Sur Néhémie 5, 1-19
Souviens-toi, Seigneur, en ma faveur
Saint Augustin
Discours sur les psaumes I, discours sur le psaume 25, p. 219s

Tout comme Néhémie devait supporter les plaintes de ses coreligionnaires, tout chrétien qui avance en perfection dans l’Eglise doit souffrir les méchants. Toutefois, celui qui leur ressemble ne les connaît point, car le plus souvent ceux qui se plaignent des méchants sont méchants à leur tour. L’Eglise ici-bas est une aire à battre le grain ; il y a dans cette aire de la paille et du bon grain. Gardons-nous de chercher à séparer la paille, avant que Dieu ne vienne le van à la main. Que nul, avant ce temps, ne sorte de l’aire, comme s’il ne pouvait supporter les pécheurs : de peur que l’oiseau ne le trouve hors de l’aire et ne l’amasse avant qu’il soit entré dans les greniers célestes. Ecoutez, mes frères, ce que cela signifie. Quand on commence à battre, les grains ne se touchent pas à travers les pailles, ils sont pour ainsi dire étrangers à cause des pailles qui les séparent.

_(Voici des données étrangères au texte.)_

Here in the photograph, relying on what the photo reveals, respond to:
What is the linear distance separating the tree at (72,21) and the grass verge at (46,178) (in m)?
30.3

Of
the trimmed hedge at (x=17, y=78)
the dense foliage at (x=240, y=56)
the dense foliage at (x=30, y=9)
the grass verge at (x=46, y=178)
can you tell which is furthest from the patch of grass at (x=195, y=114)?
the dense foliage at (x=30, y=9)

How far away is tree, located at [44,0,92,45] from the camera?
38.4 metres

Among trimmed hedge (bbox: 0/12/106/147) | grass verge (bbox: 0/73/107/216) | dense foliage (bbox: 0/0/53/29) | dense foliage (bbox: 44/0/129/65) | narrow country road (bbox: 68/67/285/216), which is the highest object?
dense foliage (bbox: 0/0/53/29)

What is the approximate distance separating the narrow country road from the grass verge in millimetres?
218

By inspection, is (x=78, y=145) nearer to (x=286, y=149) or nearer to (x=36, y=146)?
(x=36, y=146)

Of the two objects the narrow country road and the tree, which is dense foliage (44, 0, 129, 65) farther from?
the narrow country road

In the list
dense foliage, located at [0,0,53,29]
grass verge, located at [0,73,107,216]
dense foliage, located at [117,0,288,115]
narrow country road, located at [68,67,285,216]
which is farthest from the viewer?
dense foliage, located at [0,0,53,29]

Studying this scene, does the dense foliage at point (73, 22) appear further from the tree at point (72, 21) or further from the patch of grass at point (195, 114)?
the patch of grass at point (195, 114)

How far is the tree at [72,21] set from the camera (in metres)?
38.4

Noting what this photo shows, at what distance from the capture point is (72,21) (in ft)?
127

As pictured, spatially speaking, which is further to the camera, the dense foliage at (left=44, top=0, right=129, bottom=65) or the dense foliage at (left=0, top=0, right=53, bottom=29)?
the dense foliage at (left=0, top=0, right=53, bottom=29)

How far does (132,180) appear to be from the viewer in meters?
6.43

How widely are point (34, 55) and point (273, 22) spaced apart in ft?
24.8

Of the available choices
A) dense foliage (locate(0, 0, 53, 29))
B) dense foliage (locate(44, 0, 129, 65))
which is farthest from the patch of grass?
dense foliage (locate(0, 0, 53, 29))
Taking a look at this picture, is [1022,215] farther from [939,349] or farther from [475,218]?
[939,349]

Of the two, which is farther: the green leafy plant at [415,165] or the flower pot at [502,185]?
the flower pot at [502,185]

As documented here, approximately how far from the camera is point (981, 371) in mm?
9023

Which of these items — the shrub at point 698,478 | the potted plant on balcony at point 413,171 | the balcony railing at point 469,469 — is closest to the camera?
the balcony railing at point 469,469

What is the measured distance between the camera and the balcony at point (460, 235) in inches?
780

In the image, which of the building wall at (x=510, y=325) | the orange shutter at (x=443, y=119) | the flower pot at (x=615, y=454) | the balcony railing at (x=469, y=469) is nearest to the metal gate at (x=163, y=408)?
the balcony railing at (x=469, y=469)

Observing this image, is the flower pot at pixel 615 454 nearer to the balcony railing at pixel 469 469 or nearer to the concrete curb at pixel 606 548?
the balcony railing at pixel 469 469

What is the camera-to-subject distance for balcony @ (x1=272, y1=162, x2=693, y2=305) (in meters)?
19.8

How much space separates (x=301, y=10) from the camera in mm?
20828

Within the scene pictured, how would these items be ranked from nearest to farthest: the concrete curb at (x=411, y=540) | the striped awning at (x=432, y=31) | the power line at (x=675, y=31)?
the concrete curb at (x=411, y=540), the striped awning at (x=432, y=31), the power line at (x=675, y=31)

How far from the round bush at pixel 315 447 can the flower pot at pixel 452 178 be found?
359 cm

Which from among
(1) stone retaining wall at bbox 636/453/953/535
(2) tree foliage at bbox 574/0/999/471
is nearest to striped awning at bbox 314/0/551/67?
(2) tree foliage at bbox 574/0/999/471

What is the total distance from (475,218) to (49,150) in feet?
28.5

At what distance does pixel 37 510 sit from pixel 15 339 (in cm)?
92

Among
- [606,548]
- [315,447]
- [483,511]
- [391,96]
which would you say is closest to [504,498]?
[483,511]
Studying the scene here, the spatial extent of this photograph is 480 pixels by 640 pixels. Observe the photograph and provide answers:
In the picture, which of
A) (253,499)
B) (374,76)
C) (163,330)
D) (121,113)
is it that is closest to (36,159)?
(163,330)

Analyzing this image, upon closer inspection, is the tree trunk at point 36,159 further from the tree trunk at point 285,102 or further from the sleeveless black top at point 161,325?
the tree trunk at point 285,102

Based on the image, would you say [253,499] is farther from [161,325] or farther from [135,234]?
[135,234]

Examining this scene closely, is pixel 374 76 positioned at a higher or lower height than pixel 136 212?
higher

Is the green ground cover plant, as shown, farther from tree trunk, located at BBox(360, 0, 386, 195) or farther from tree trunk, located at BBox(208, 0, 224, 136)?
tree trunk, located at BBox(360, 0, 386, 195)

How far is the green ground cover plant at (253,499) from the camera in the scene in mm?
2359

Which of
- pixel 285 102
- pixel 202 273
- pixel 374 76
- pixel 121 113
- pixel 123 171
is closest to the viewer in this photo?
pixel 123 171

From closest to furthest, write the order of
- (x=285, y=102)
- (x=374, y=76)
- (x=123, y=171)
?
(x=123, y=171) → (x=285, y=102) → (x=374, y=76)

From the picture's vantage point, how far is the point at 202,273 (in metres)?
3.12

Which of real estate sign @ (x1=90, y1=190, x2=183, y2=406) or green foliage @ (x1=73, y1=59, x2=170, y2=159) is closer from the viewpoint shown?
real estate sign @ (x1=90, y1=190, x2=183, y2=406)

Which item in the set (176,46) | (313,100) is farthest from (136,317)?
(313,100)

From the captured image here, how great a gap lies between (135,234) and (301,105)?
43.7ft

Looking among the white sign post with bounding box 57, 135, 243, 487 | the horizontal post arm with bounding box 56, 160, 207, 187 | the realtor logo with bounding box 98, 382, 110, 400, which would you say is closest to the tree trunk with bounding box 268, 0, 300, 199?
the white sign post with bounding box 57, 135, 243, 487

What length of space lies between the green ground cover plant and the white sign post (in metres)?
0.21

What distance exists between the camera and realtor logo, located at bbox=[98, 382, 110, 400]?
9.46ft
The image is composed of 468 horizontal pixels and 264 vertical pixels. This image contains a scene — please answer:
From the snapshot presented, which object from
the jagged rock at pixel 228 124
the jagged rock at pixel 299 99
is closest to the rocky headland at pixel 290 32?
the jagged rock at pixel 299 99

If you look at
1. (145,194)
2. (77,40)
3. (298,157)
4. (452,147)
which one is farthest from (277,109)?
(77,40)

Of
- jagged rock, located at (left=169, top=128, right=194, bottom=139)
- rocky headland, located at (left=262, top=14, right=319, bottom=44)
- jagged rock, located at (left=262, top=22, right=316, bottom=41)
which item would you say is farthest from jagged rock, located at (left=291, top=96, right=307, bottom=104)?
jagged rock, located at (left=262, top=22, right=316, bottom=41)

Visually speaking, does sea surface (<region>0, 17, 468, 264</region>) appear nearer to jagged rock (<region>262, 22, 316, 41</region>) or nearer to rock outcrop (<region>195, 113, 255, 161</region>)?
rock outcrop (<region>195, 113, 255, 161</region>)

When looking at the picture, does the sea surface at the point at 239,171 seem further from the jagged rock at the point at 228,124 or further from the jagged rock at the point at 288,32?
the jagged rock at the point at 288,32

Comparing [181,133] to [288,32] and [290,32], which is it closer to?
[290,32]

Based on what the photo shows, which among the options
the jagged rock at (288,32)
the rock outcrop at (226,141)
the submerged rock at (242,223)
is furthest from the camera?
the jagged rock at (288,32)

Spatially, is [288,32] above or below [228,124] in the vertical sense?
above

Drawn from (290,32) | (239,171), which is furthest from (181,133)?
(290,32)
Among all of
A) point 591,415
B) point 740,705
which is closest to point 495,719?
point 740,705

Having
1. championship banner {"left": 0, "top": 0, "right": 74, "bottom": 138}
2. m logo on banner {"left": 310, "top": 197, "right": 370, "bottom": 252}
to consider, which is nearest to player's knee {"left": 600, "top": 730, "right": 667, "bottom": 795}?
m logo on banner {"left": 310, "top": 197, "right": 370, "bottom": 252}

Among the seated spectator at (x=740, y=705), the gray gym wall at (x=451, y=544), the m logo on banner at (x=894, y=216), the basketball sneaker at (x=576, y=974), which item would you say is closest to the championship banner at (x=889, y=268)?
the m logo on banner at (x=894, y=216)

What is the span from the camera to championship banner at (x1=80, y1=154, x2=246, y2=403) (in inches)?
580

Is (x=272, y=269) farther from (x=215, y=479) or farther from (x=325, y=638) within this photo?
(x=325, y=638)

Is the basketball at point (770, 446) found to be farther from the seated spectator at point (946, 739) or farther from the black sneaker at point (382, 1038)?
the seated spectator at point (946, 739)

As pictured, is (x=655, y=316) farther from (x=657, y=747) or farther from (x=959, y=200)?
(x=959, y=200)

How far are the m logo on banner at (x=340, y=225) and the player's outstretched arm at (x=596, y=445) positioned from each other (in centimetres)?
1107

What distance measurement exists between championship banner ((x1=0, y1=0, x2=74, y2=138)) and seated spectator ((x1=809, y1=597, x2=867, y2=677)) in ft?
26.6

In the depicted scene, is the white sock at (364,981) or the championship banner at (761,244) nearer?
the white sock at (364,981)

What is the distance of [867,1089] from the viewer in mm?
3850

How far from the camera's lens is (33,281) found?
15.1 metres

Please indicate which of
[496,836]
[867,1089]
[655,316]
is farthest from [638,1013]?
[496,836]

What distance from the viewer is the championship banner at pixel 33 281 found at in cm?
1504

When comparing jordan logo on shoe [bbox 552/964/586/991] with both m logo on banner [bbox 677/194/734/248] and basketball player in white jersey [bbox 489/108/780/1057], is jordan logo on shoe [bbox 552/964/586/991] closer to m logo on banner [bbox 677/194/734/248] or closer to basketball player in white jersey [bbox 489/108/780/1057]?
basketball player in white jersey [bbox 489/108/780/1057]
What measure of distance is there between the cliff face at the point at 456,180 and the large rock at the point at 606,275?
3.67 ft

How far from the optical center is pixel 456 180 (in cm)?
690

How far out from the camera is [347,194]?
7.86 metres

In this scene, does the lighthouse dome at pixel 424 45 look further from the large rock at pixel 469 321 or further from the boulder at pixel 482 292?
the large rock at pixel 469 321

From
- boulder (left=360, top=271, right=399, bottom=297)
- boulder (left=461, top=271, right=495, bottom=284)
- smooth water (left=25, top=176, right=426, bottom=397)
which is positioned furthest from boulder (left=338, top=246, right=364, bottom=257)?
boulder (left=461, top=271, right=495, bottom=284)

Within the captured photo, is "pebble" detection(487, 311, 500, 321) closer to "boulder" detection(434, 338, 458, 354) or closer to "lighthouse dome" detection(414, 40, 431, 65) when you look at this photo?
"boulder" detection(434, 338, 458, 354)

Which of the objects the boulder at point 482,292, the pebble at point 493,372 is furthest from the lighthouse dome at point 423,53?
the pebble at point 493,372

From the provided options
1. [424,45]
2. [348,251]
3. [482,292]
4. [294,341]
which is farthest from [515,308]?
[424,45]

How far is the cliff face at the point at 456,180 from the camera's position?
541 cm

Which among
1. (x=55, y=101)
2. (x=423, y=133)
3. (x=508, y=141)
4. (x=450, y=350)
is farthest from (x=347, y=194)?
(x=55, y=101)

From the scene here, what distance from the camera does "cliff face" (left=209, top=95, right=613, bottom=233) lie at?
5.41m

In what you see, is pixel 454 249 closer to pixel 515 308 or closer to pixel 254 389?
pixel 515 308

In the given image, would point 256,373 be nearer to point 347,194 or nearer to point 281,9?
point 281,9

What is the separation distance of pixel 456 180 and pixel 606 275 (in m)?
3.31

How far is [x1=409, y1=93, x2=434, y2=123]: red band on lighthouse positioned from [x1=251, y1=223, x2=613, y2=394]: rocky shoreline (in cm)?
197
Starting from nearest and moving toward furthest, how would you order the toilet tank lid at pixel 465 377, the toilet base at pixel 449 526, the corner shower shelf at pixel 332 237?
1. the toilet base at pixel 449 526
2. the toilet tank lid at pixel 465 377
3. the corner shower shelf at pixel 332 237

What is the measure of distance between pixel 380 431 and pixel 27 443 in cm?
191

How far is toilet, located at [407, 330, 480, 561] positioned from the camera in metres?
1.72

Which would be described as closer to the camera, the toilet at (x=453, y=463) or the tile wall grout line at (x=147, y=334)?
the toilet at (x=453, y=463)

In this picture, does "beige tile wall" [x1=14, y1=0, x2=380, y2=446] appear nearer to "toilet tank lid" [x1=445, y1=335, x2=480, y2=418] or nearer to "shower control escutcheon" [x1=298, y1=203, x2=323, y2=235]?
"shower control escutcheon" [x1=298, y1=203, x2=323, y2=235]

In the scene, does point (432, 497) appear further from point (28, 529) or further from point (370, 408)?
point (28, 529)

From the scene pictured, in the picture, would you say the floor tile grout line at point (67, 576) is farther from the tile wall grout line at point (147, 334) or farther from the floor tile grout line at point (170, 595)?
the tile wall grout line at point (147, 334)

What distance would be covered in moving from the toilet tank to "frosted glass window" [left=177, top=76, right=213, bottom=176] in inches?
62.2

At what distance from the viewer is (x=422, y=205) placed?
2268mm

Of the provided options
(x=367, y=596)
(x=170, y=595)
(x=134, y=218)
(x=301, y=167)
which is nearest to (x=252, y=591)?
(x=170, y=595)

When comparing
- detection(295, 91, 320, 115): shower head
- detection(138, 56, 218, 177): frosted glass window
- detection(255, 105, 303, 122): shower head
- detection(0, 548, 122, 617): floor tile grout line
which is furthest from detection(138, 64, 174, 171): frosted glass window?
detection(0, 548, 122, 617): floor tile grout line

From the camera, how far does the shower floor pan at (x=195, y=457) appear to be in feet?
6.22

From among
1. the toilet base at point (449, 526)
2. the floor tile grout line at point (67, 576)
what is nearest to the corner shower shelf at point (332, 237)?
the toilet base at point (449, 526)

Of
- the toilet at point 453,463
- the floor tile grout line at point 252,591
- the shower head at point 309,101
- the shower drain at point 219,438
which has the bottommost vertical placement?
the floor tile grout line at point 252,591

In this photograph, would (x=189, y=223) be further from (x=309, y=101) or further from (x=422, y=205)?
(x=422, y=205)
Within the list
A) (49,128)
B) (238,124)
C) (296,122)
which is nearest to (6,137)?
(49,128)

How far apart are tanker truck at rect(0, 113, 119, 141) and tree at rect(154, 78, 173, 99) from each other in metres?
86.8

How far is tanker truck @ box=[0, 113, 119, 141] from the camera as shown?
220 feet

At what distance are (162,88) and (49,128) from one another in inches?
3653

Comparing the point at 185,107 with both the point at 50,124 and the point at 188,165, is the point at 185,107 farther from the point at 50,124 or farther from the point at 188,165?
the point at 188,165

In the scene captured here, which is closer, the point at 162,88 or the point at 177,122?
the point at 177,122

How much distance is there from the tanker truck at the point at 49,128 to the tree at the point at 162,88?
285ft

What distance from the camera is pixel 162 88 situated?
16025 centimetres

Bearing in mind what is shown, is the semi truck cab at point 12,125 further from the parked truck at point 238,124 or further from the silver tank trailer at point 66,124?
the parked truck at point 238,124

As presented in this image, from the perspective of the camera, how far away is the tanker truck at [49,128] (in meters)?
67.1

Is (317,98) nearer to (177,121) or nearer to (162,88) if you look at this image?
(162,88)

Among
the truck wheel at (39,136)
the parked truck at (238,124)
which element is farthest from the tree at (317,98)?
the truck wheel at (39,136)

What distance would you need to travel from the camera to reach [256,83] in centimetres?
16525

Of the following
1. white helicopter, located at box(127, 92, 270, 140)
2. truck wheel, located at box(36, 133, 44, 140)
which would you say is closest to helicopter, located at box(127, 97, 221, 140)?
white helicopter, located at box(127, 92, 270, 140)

Quiconque ne regarde la grange que de loin, n’aperçoit que des pailles, il a peine à discerner le bon grain, s’il n’approche de plus près, s’il n’avance la main, s’il ne souffle avec sa bouche, afin que ce souffle soit une séparation. Il arrive donc, parfois, que les bons grains sont tellement séparés l’un de l’autre, tellement étrangers que le chrétien qui avance en piété se croit seul. Cette pensée fut une tentation pour Elie, et ce grand prophète s’écriait : Seigneur, ils ont tué vos prophètes, renversé vos autels, et je suis demeuré seul, encore veulent-ils me faire mourir. Mais qu’est-ce que Dieu lui répond ? Je me suis réservé sept mille hommes qui n’ont point fléchi le genou devant Baal. Dieu ne dit point : il y en a deux ou trois qui te ressemblent, mais bien : Ne te crois pas seul, il y en a sept mille avec toi !
Alors, écoutez-moi avec attention : je prie Dieu qu’il touche vos cœurs dans sa miséricorde, afin que vous la compreniez, de manière qu’elle agisse et fructifie en vous. Ne perdez pas votre âme avec les impies. Dites à Dieu : Tu nous souffres maintenant que nous sommes confondus, mais n’enveloppe pas dans une même ruine ceux que tu laisses confondus.